Aan de verdachte is tenlastegelegd hetgeen vermeld staat in de inleidende dagvaarding, waarvan een kopie in dit arrest is gevoegd.

Procesgang

In eerste aanleg is de verdachte terzake van het onder 1 ('moord') en 2 ('moord') tenlastegelegde veroordeeld tot een gevangenisstraf voor de duur van achttien jaren, met aftrek van voorarrest.

De verdachte heeft tegen het vonnis hoger beroep ingesteld.

Ontvankelijkheid van het openbaar ministerie in zijn vervolging

De verdediging heeft ter terechtzitting in hoger beroep bepleit dat het openbaar ministerie niet-ontvankelijk in zijn vervolging dient te worden verklaard, nu de informant A1133 buiten de bevoegdheden, die artikel 126j van het Wetboek van Strafvordering hem geeft, is getreden. De verdediging heeft dit verweer geadstrueerd met de omstandigheden dat deze informant:

a. de Opiumwet heeft overtreden

b. een vervalst identiteitsbewijs heeft gebruikt bij de aankoop van auto's

c. de Wet wapens en munitie heeft overtreden door de aankoop van wapens.

Ad a. en b.

De bijzondere opsporingsbevoegdheid ex artikel 126j van het Wetboek van Strafvordering - het stelselmatig inwinnen van informatie - bestaat hieruit dat een opsporingsambtenaar, zonder dat hij kenbaar maakt dat hij een opsporingsambtenaar is, stelselmatig informatie inwint over de verdachte. Kenmerkend voor deze bijzondere opsporingsbevoegdheid is dat de informant niet als opsporingsambtenaar kenbaar is en de verdachte derhalve misleid wordt omtrent zijn ware identiteit. Voor informant A1133 is, teneinde contact met de verdachte te kunnen leggen en onderhouden, een verhaal alsmede een identiteit verzonnen. De omstandigheid dat de informant zich voordoet als iemand die wel eens misdrijven pleegt, impliceert niet dat hij zich daaraan schuldig heeft gemaakt. Ter terechtzitting in hoger beroep is niet aannemelijk geworden dat informant A1133, die een verhaal heeft verzonnen, onder meer inhoudende dat hij zich bezighield met de handel in verdovende middelen, zich schuldig heeft gemaakt aan dit feit.
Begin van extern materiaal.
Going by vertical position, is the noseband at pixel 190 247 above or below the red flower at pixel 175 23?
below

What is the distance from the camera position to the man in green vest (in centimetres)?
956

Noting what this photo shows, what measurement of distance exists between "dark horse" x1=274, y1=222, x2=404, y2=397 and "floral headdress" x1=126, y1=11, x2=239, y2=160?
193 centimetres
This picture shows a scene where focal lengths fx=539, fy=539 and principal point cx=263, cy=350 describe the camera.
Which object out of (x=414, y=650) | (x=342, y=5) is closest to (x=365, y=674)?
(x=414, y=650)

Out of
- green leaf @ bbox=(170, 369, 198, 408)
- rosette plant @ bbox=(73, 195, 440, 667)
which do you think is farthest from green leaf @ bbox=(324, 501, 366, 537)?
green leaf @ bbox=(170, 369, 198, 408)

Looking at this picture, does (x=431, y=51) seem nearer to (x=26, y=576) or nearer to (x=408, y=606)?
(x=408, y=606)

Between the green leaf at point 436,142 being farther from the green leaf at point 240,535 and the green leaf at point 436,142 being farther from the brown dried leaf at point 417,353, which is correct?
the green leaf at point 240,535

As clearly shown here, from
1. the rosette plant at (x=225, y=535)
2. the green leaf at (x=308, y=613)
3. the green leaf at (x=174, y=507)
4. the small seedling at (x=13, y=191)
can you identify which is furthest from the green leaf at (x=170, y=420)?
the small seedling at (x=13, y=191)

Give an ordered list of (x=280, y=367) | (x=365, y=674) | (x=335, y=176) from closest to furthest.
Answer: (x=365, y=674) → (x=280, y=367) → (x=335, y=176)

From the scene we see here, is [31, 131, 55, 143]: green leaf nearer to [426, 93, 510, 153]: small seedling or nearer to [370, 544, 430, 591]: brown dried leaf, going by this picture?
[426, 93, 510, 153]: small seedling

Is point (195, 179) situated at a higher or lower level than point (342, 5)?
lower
De omstandigheid dat informant A1133 een vervalst/vals identiteitsbewijs heeft gebruikt bij de uitvoering van de aan hem toegekende bijzondere opsporingsbevoegdheid valt naar het oordeel van het hof - mede gelet op het hier-boven overwogene - binnen de grenzen die artikel 126j van het Wetboek van Strafvordering toestaat. Het verweer wordt verworpen.

Ad c.

Ter terechtzitting in hoger beroep zijn de volgende feiten en omstandigheden als aannemelijk naar voren gekomen.
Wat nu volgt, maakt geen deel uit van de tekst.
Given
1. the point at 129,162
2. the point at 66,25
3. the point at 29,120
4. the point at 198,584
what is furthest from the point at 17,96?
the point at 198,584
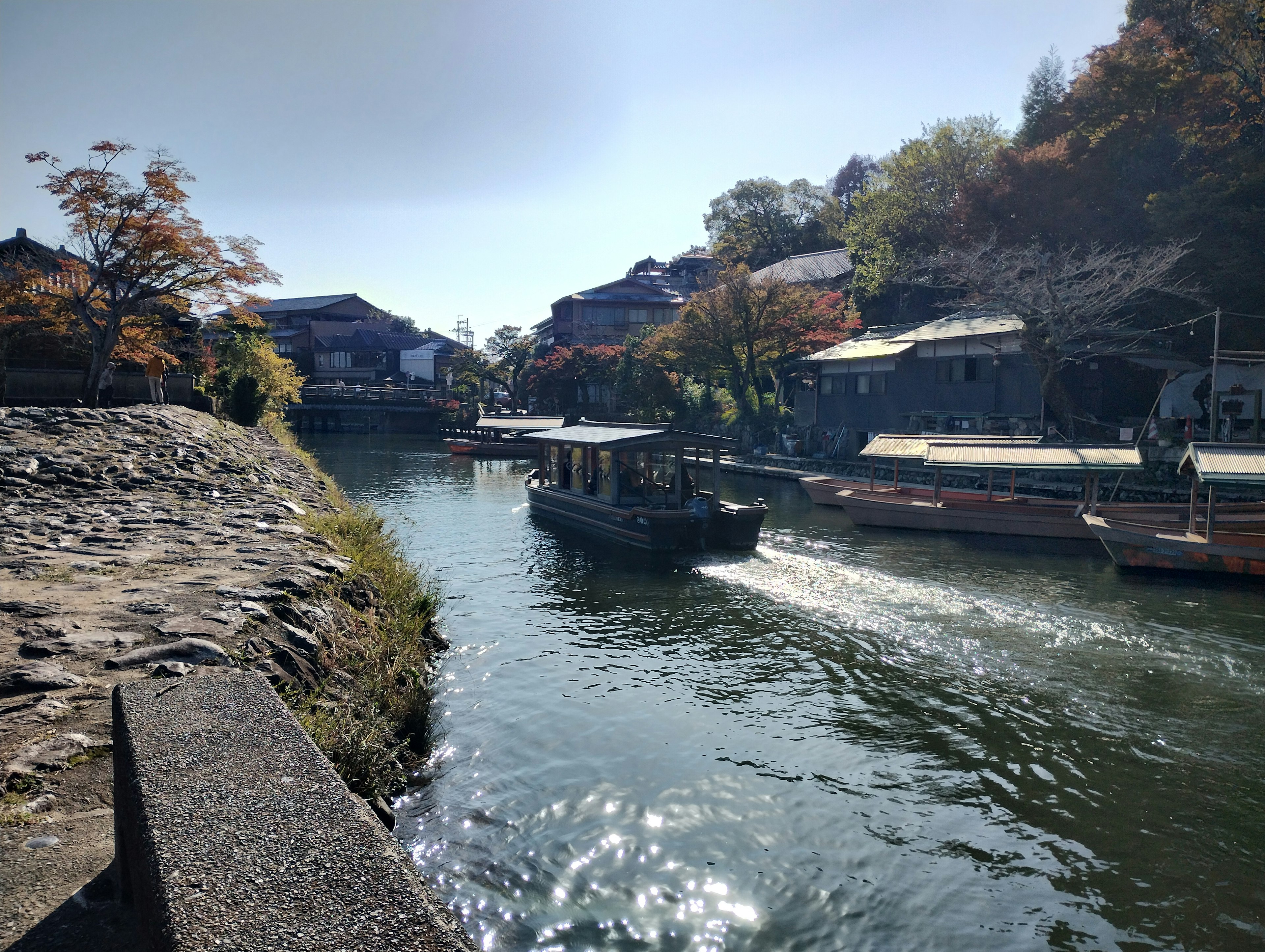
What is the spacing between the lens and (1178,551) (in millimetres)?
18797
Op 13 november 2002 heeft de medeverdachte [medeverdachte] aan informant A1133 aangeboden om een wapen voor hem te zoeken (proces-verbaal PI 1311/2002, blz. 802). Op 27 november 2002 heeft deze medeverdachte een op een vuurwapen gelijkend neppistool aan informant A1144 te koop aangeboden, dat op 28 november door deze informant is aangekocht (proces-verbaal LJN BT2711/2002, blz. 809). De medeverdachte [medeverdachte] zou vervolgens op zoek gaan naar een echt vuurwapen. Hieromtrent is, blijkens de bij de rechter-commissaris afgelegde verklaring van [getuige 1] d.d. 4 maart 2003, overleg gevoerd met de officier van justitie, hetgeen ter terechtzitting in eerste aanleg d.d. 17 maart 2004 door de officier van justitie is bevestigd. Dit overleg is echter niet schriftelijk vastgelegd. De informanten hebben vervolgens, na monde-linge toestemming van de officier van justitie, met de medeverdachte afspraken gemaakt omtrent de levering van een vuurwapen en hebben hem op 17 december 2002 geld gegeven voor de aankoop van een wapen. Dit alles teneinde het bij de op 5 juli 2002 gepleegde moorden gebruikte vuurwapen in handen te krijgen. Zij hebben van de medeverdachte [medeverdachte] op 18 december 2002 een vuurwapen met munitie ontvangen (proces-verbaal BT 1712/2002, blz. 836 en proces-verbaal BT 1812/2002, blz. 841).

Naar 's hofs oordeel blijkt uit het bovenstaande dat een 'pseudo-koop' in de zin van artikel 126i van het Wetboek van Strafvordering is gesloten. Ofschoon niet is voldaan aan de eis van schriftelijke vastlegging van de toe-stemming tot aankoop van het wapen, is het hof van oordeel dat de informanten wel bevoegd waren om een wapen van de medeverdachte [medeverdachte] te kopen. Door het ontbreken van de wettelijk vereiste schriftelijke verslaglegging is de verdachte niet in enig rechtens te respecteren belang geschaad. Het hof heeft ter terecht-zitting in hoger beroep de gang van zaken hieromtrent immers kunnen controleren aan de hand van processen-verbaal van de informanten en de begeleider van het Politiële Infiltratie Team. Dit brengt naar het oordeel van het hof met zich dat de informanten, door ter uitvoering van een door het bevoegde gezag gegeven ambtelijk bevel een wapen van de medeverdachte [medeverdachte] te kopen, zich niet schuldig hebben gemaakt aan een strafbaar feit. Het verweer wordt verworpen.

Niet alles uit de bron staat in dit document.